Spatial reasoning dataset excerpts

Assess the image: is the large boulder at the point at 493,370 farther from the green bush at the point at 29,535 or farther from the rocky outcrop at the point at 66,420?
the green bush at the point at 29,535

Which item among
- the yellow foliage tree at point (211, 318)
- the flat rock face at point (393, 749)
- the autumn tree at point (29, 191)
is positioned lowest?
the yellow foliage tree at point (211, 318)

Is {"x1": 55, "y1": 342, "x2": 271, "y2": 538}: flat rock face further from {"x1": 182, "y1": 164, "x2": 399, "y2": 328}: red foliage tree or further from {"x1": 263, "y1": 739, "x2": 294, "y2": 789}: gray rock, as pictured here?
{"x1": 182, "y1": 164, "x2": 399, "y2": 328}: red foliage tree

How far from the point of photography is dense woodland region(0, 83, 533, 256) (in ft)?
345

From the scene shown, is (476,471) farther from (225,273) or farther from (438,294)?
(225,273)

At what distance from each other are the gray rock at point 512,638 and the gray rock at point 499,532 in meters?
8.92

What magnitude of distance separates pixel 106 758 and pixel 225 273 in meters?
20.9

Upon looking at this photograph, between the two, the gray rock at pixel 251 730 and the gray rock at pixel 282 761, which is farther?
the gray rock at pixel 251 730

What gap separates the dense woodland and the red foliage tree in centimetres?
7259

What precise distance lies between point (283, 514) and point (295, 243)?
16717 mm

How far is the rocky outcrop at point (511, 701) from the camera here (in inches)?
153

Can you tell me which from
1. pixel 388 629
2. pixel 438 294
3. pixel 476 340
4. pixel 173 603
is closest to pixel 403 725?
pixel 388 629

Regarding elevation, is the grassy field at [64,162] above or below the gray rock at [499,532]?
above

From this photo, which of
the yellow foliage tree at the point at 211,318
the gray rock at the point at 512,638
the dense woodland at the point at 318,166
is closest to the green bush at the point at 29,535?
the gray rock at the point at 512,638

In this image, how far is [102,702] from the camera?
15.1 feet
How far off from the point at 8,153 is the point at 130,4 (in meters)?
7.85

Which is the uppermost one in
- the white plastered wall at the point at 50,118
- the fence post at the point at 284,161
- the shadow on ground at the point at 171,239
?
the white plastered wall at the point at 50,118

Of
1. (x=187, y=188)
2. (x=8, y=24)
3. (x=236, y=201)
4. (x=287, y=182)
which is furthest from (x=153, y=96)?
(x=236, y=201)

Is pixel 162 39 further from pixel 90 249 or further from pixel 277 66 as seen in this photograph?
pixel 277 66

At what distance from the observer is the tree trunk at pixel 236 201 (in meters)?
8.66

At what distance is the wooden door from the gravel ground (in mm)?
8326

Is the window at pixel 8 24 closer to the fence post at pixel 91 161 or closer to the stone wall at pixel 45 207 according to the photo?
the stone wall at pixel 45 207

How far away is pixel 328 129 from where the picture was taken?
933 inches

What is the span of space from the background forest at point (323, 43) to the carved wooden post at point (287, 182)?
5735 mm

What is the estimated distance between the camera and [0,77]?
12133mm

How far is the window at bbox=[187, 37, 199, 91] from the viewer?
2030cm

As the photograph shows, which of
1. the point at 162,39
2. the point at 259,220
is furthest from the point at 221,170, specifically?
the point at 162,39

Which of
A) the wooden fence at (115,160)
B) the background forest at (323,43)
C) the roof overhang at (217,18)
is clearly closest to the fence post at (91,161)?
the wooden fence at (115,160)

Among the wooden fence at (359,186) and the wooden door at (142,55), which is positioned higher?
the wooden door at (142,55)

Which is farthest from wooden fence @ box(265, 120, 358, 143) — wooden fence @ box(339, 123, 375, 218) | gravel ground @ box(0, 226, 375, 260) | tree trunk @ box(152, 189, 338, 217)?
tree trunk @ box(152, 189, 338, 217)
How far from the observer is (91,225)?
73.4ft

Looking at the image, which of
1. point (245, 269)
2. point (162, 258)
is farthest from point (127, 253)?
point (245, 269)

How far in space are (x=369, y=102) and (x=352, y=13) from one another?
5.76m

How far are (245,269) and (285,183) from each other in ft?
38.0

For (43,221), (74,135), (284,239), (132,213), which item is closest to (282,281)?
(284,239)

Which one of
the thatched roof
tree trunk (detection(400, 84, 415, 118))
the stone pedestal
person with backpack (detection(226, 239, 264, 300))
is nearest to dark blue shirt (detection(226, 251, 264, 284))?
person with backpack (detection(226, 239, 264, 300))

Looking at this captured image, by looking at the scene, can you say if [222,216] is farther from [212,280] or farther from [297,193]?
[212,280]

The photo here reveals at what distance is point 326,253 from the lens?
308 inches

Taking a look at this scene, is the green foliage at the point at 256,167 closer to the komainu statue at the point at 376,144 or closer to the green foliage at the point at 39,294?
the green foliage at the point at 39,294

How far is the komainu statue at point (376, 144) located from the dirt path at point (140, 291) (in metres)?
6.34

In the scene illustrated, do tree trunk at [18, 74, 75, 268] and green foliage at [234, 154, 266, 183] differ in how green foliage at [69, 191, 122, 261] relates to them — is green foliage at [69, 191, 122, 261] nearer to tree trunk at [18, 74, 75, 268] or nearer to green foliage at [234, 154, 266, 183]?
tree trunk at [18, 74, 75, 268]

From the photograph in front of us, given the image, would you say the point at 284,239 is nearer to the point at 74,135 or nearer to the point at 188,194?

Short task:
Write out the listing once more, matching it exactly.

Solution for this problem:
Assess the image: is the large boulder at the point at 493,370 farther from the green bush at the point at 29,535 or farther from the rocky outcrop at the point at 66,420?
the green bush at the point at 29,535

Which item among
- the yellow foliage tree at point (211, 318)
- the flat rock face at point (393, 749)
- the autumn tree at point (29, 191)
is positioned lowest?
the yellow foliage tree at point (211, 318)

Is {"x1": 55, "y1": 342, "x2": 271, "y2": 538}: flat rock face further from {"x1": 182, "y1": 164, "x2": 399, "y2": 328}: red foliage tree or further from {"x1": 263, "y1": 739, "x2": 294, "y2": 789}: gray rock, as pictured here?
{"x1": 182, "y1": 164, "x2": 399, "y2": 328}: red foliage tree

How far from the point of photography is dense woodland region(0, 83, 533, 256) (in ft)?
345

From the scene shown, is (476,471) farther from (225,273) or farther from (438,294)?
(225,273)

At what distance from each other are the gray rock at point 512,638 and the gray rock at point 499,532 in meters?
8.92

What magnitude of distance separates pixel 106 758 and pixel 225 273 in meters?
20.9

Upon looking at this photograph, between the two, the gray rock at pixel 251 730 and the gray rock at pixel 282 761, which is farther?
the gray rock at pixel 251 730

What gap separates the dense woodland and the red foliage tree in centimetres?
7259

What precise distance lies between point (283, 514) and point (295, 243)?
16717 mm

How far is the rocky outcrop at point (511, 701) from the camera here (in inches)?
153

Can you tell me which from
1. pixel 388 629
2. pixel 438 294
3. pixel 476 340
4. pixel 173 603
is closest to pixel 403 725?
pixel 388 629

Regarding elevation, is the grassy field at [64,162] above or below the gray rock at [499,532]?
above

From this photo, which of
the yellow foliage tree at the point at 211,318
the gray rock at the point at 512,638
the dense woodland at the point at 318,166
is closest to the green bush at the point at 29,535?
the gray rock at the point at 512,638

In this image, how far is [102,702] from the camera?
15.1 feet
How far off from the point at 8,153 is the point at 130,4 (in meters)?
7.85

Which is the uppermost one in
- the white plastered wall at the point at 50,118
- the fence post at the point at 284,161
- the shadow on ground at the point at 171,239
?
the white plastered wall at the point at 50,118

Of
1. (x=187, y=188)
2. (x=8, y=24)
3. (x=236, y=201)
4. (x=287, y=182)
which is furthest from (x=153, y=96)?
(x=236, y=201)

Is pixel 162 39 further from pixel 90 249 or further from pixel 277 66 as seen in this photograph?
pixel 277 66

At what distance from the observer is the tree trunk at pixel 236 201 (in meters)?
8.66

At what distance is the wooden door from the gravel ground (in mm)?
8326

Is the window at pixel 8 24 closer to the fence post at pixel 91 161 or closer to the stone wall at pixel 45 207 according to the photo?
the stone wall at pixel 45 207

How far away is pixel 328 129 from where the picture was taken?
933 inches

What is the span of space from the background forest at point (323, 43) to the carved wooden post at point (287, 182)?
5735 mm

What is the estimated distance between the camera and [0,77]?
12133mm

How far is the window at bbox=[187, 37, 199, 91] from the viewer?
2030cm

As the photograph shows, which of
1. the point at 162,39
2. the point at 259,220
is furthest from the point at 221,170, specifically?
the point at 162,39

Which of
A) the wooden fence at (115,160)
B) the background forest at (323,43)
C) the roof overhang at (217,18)
is clearly closest to the fence post at (91,161)?
the wooden fence at (115,160)

Among the wooden fence at (359,186) and the wooden door at (142,55), which is positioned higher?
the wooden door at (142,55)

Which is farthest from wooden fence @ box(265, 120, 358, 143) — wooden fence @ box(339, 123, 375, 218) | gravel ground @ box(0, 226, 375, 260) | tree trunk @ box(152, 189, 338, 217)?
tree trunk @ box(152, 189, 338, 217)
How far from the observer is (91,225)?
73.4ft

Looking at the image, which of
1. point (245, 269)
2. point (162, 258)
is farthest from point (127, 253)?
point (245, 269)

How far in space are (x=369, y=102) and (x=352, y=13) from one another?
5.76m

How far are (245,269) and (285,183) from each other in ft?
38.0

For (43,221), (74,135), (284,239), (132,213), which item is closest to (282,281)?
(284,239)

Which one of
the thatched roof
tree trunk (detection(400, 84, 415, 118))
the stone pedestal
person with backpack (detection(226, 239, 264, 300))
is nearest to dark blue shirt (detection(226, 251, 264, 284))?
person with backpack (detection(226, 239, 264, 300))

Looking at this captured image, by looking at the scene, can you say if [222,216] is farther from [212,280] or farther from [297,193]?
[212,280]

The photo here reveals at what distance is point 326,253 from the lens?
308 inches

Taking a look at this scene, is the green foliage at the point at 256,167 closer to the komainu statue at the point at 376,144 or closer to the green foliage at the point at 39,294?
the green foliage at the point at 39,294

How far is the komainu statue at point (376, 144) located from the dirt path at point (140, 291) (in metres)?
6.34

In the scene illustrated, do tree trunk at [18, 74, 75, 268] and green foliage at [234, 154, 266, 183] differ in how green foliage at [69, 191, 122, 261] relates to them — is green foliage at [69, 191, 122, 261] nearer to tree trunk at [18, 74, 75, 268] or nearer to green foliage at [234, 154, 266, 183]?
tree trunk at [18, 74, 75, 268]

From the photograph in front of us, given the image, would you say the point at 284,239 is nearer to the point at 74,135 or nearer to the point at 188,194?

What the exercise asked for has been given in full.